Despite this rampant asininity, I learned how to create an Administrator account on Windows 8.1 (not that it afforded the authority to take ownership of system files - or let me delete files already owned by administrator) and how to boot into safe mode (shift-restart) <- because F8 would have been too simple. Although Win8.1 disallows IE from being launched as Administrator - which is fantastically hysterical. And by fantastically hysterical of course I mean astonishingly frightening. I can think of a handful of reasons for this, none of which are complementary.

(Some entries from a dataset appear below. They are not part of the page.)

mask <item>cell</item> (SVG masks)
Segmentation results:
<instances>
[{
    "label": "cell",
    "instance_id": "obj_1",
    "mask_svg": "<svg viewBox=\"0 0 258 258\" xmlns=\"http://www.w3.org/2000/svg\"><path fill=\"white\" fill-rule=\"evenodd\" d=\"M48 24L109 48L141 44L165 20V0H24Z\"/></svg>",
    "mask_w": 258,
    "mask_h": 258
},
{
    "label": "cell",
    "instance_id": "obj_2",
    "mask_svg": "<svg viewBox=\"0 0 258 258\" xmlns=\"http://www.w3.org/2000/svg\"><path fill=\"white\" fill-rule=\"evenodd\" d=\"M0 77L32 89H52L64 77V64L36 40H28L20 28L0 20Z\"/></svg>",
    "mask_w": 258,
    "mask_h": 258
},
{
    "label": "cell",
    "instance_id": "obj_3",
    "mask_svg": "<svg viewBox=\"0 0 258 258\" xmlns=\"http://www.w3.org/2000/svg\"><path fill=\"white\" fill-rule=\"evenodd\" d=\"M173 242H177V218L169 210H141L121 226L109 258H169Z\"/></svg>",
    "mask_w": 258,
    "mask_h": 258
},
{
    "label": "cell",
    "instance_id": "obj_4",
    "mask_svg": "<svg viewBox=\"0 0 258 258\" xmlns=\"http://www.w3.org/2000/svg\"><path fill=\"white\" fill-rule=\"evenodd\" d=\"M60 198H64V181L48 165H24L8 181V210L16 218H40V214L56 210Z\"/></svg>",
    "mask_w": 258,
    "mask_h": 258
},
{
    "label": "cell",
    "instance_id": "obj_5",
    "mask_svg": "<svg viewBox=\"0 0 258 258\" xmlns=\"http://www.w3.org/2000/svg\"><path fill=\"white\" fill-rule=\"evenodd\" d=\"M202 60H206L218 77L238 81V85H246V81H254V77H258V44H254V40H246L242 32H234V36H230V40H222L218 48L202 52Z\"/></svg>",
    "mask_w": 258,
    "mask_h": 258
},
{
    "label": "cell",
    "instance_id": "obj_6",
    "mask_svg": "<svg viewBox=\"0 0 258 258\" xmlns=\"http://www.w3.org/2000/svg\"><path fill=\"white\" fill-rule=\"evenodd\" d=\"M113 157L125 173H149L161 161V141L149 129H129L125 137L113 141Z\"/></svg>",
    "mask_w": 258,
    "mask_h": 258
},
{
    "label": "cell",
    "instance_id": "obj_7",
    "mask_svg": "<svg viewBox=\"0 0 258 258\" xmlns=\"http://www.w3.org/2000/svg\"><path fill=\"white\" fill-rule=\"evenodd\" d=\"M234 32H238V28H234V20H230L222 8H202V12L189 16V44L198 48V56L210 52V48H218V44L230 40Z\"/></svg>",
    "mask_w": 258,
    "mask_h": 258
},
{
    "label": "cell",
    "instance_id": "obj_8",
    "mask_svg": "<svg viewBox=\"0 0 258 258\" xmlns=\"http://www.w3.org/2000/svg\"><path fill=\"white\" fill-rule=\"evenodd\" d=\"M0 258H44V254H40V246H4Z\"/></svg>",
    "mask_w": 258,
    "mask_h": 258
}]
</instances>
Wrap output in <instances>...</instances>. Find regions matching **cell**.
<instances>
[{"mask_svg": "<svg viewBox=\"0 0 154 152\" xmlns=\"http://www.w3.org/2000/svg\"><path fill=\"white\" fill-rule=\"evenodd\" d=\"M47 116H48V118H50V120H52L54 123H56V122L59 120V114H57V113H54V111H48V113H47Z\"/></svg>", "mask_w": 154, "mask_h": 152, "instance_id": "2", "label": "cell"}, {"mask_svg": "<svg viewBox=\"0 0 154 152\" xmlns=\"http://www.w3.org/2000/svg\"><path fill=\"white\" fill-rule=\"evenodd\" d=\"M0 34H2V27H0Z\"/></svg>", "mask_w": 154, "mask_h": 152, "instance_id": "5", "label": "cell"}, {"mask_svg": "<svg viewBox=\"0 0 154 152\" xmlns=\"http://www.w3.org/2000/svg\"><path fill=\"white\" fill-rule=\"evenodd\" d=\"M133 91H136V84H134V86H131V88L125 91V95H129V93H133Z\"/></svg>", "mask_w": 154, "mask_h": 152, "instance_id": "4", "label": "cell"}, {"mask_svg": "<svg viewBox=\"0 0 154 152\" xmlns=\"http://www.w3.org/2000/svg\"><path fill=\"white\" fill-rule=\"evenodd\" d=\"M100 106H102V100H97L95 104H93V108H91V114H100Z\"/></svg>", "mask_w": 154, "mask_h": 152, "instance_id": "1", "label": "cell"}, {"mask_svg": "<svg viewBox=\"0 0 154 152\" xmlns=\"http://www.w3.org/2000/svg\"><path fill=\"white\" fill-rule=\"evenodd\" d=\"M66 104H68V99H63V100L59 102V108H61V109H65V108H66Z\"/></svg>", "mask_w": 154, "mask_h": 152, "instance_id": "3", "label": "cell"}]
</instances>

This command will place an Administrator account on your Win8.1 box
Afterwhich you should be able to force ownership and deletion (although I ran this in recovery mode cli):
takeown /F C:\{troublesome_folder}\* /R /A
rmdir /S /Q C:\{troublesome_folder}\
But I was surprised to discover that launching regedit in a recovery console doesn't give you the system's registry, rather what looks like the recovery console's registry? Which wouldn't be a big deal except the registry editor disallows certain keys to be deleted by the Administrator when logged in as Administrator. But of course it does. So I decided to see if I could
telnet to the web port on my internal server, and that's when I discovered telnet was no longer installed on Windows. No idea when that happened, but a quick double-click of putty and a new error helped me troubleshoot -
Unable to initialise WinSock <-- Yes, with the British spelling.
Deleting the following keys from the registry, then rebooting...
HKEY_LOCAL_MACHINE\System\CurrentControlSet\Services\Winsock
HKEY_LOCAL_MACHINE\System\CurrentControlSet\Services\Winsock2
...got me to a new error to troubleshoot,
Socket type not supported (once again using putty), but also disabled DNS. To re-enable, I had to find, then download winsock.inf (because I couldn't find it anywhere on the computer). This is here for my future enjoyment of Win8:

winsock.inf
Another reboot (for the winsock) but still no browser access -
and windows network troubleshooter can now tell me my ethernet connection has no configuration, but it can't tell me WHY - even when the IP, netmask, gw, and DNS are all hardcoded...and now I have a "limited" connection on both wi-fi and cabled ethernet because with the reset, her laptop thought she was on a public network. The "why" of this is my fault, coupled with the nonsensical judgments of Microsoft. The reason her network connection is considered "public" is because I opted to not share folders and printers, and the ONLY REASON anyone would EVER CHOOSE to NOT SHARE is if they were on a public network, right? Which is why I found it so difficult to revert back to private - it makes no goddamn sense. But figuring this one out was as easy as Google, whereas applying the change was far less transparent. The obtuse calisthenics one needs to go through in order to change from "Public" to "Private" is a veritable cathedral of dumb, requiring modifying the Local Security Policy, which is apparently unavailable on certain "editions" of Windows 8.1 in what I assume is a hidden nomenclature of appended Home/Premium/Ultimate/Professional/Enterprise, and obviously not one which comes preloaded on a $300 Asus notebook for a 10-year old girl. Because she would never need to modify her Local Security Policy, right? It just works? So, back to the registry! Only...the registry already had the correct value (1) for a Private connection in the DWORD - oh noes - endless rabbithole is endless!

In conclusion, I'm considering a "refresh" which is less horrific than a "reinstall" but utterly mired in layers upon layers of asininity, most of which I already assume will introduce far more problems than are corrected.
I will understand if my daughter hates me. I hate me right now too.